### YOUR TASK
Return every line of the material below that contains the word "right".

### INFORMATION PROVIDED
§ §
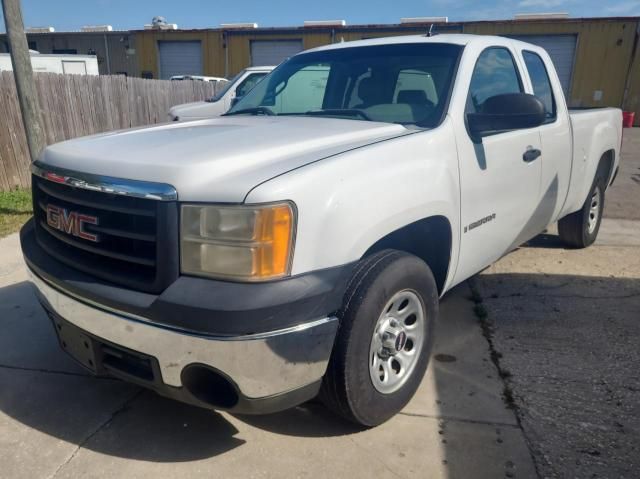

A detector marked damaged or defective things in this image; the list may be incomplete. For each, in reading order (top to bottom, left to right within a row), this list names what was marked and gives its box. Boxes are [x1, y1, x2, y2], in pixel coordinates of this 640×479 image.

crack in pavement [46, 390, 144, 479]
§ §
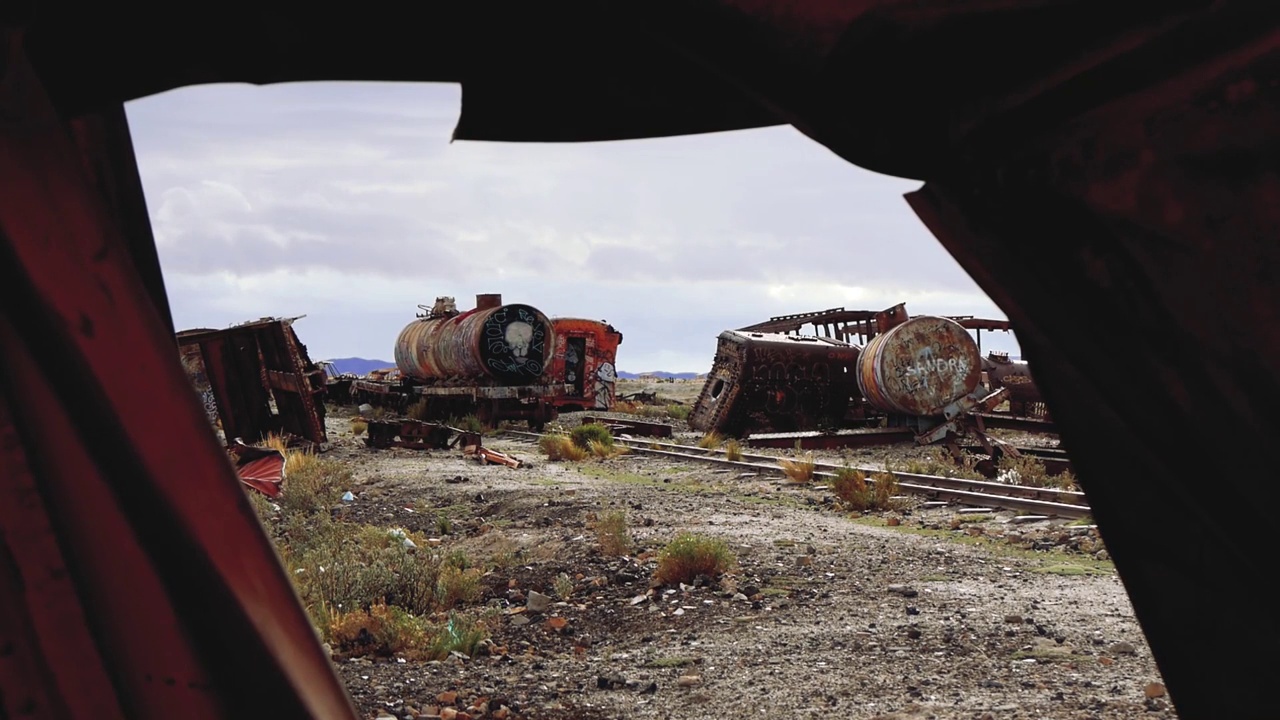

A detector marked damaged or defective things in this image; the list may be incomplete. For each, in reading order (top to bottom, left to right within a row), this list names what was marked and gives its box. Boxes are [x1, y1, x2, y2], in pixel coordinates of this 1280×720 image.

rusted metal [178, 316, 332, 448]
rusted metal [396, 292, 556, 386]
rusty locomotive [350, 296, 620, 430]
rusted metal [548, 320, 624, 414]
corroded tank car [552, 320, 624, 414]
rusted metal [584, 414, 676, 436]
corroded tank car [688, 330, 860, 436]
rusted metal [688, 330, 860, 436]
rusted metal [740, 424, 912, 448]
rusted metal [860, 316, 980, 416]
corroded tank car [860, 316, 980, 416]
§ §
### TASK RESULT
A detector marked damaged or defective things in this image; the list may be incomplete. For each, in reading order (top to bottom, left to right within a row), this list names what was marked and gives its box. Boxes are [x1, y1, x2, y2], in pixel coordinates of this 640×479 image.
A detector marked damaged or defective things in this image; the list may be incomplete. For each, in reading order (top to bottom, left to right within a row), this list names what was marked and gives its box. Boxes are [x1, y1, x2, y2], in pixel coordinates of this 1280×720 image.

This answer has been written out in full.